William Easterly has a new paper exposing silly development bureaucracy numbers: the Millennium Development Goals.
Measuring social and economic progress is not at all as straightforward as the discussion of the MDGs makes it seem. Setting targets in a particular way will make some regions look better and others look worse depending on a number of choices that any target-setting exercise must make. These choices include the following:
1. Choice of benchmark year
2. Linear vs. nonlinear relationships with time or per capita income
3. Absolute changes versus percentage changes
4. Change targets versus level targets
5. Positive vs. negative indicators
There has been very little discussion of these choices that were made in setting the MDGs. Sometimes, the choices made just seem a priori to make no sense; other times, they seem arbitrary and it is unclear on welfare grounds which measure to prefer; finally, the choices do not seem consistent across the seven MDGs. Unfortunately, as this paper will argue, many of the choices made had the effect of making Africa’s
progress look worse than is justified compared to other regions.

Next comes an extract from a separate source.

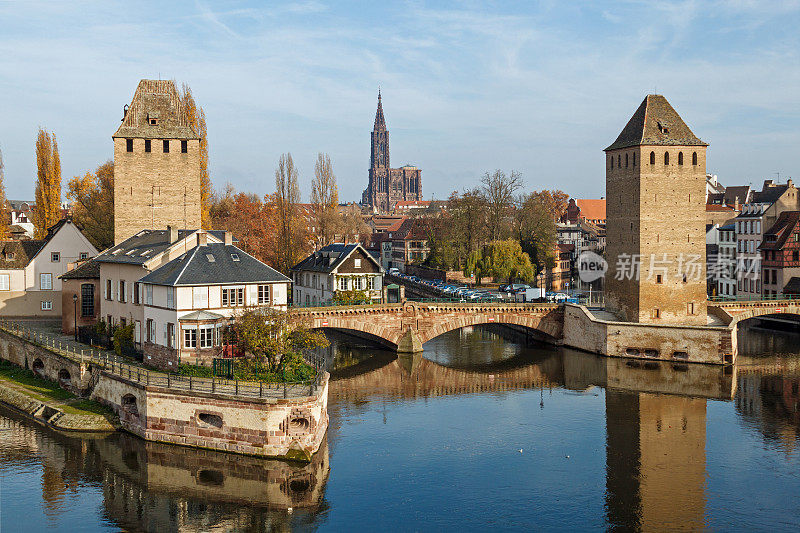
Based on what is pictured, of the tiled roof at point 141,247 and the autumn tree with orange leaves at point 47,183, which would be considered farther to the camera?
the autumn tree with orange leaves at point 47,183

For example, for the poverty goal, countries are given credit when a citizen exits poverty, but met with silence if a citizen moves from near-poverty to a comfortable life. And why are the targets set vis-a-vis 1990, when the grading was announced in 2000? To meet targets, “17 African countries… would need 6 percent per capita growth over 2005-2015”: failing to meet the target is merely failing to produce a miracle.